In [1]:
from langchain_openai import ChatOpenAI
from langchain_core.messages import HumanMessage, AIMessage, SystemMessage
from langgraph.checkpoint.memory import MemorySaver
from langgraph.prebuilt import create_react_agent
from dotenv import load_dotenv
from langchain_community.tools.tavily_search import TavilySearchResults
from langchain_community.chat_models import ChatOllama

In [2]:
class GameAgent:
    def __init__(self, system_message: str):
        self.model = ChatOpenAI(model="gpt-3.5-turbo", temperature=0.5)
        self.memory = MemorySaver()
        self.tools = [TavilySearchResults(max_results=3)] # replace this with more relevant tool later if needed!
        self.agent_executor = create_react_agent(self.model, self.tools, checkpointer=self.memory)
        agent = create_react_agent(self.model, self.tools, checkpointer=self.memory)
        # Initialize chat history with system message
        self.chat_history = [SystemMessage(content=system_message)]        
        self.config = {"configurable": {"thread_id": "abc123"}}

    def add_prompt_message(self, content: str):
        self.chat_history.append(HumanMessage(content=content))

    def get_agent_response(self, prompt: str):
        self.add_prompt_message(prompt)
        final_message = ""
        print("prompt: ", prompt)
        for chunk in self.agent_executor.stream({"messages": self.chat_history}, self.config):
            final_message = chunk
        response = final_message['agent']['messages'][0].content.upper()
        # remove last message from chat history
        self.chat_history.pop()
        return response

In [3]:
def get_system_prompt():
    sys_prompt = (
        "You are a rational agent playing against another agent. In each round, you have two choices: "
        "Cooperate (C) or Defect (D).
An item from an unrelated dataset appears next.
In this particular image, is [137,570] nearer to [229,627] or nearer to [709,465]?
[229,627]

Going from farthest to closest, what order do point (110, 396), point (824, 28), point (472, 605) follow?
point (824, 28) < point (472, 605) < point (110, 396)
Your decision will affect both your score and the other agent's score.\n\n"
        "Payoff Matrix:\n"
        "- If both you and the other agent cooperate, you each receive 3.\n"
        "- If you cooperate and the other agent defects, you receive 0 and the other agent receives 5.\n"
        "- If you defect and the other agent cooperates, you receive 5 and the other agent receives 0.\n"
        "- If both defect, you each receive 1.\n\n"
        "Your goal is to maximize your total score over multiple rounds.\n\n"
    )
    return sys_prompt

def get_task_prompt(your_past_moves, your_score, opponent_past_moves, opponent_score):
    task_prompt = (
        "Previous Interactions:\n\n"
        f"Your past moves: {your_past_moves}\n"
        f"Your Score: {your_score}\n"
        f"Opponent's past moves: {opponent_past_moves}\n"
        f"Opponent's Score: {opponent_score}\n\n"
        "Current Situation:\n\n"
        "For this round, you must choose either to Cooperate (C) or Defect (D).\n"
        "Do not use any of your tools or external resources to make this decision.\n\n"
        "Output Instructions: Your response should be exactly one character, either 'C' or 'D'. Do not include any additional text or explanation."
    )

    return task_prompt

In [4]:
class PrisonersDilemmaGame:
    def __init__(self, num_rounds):
        self.agent1 = GameAgent(system_message=get_system_prompt())
        self.agent2 = GameAgent(system_message=get_system_prompt())
        self.num_rounds = num_rounds
        self.history1 = []
        self.history2 = []
        self.score1 = 0
        self.score2 = 0
        self.scores_round1 = []
        self.scores_round2 = []

    def play(self):
        for round_number in range(1, self.num_rounds + 1):
            print(f"Round {round_number}")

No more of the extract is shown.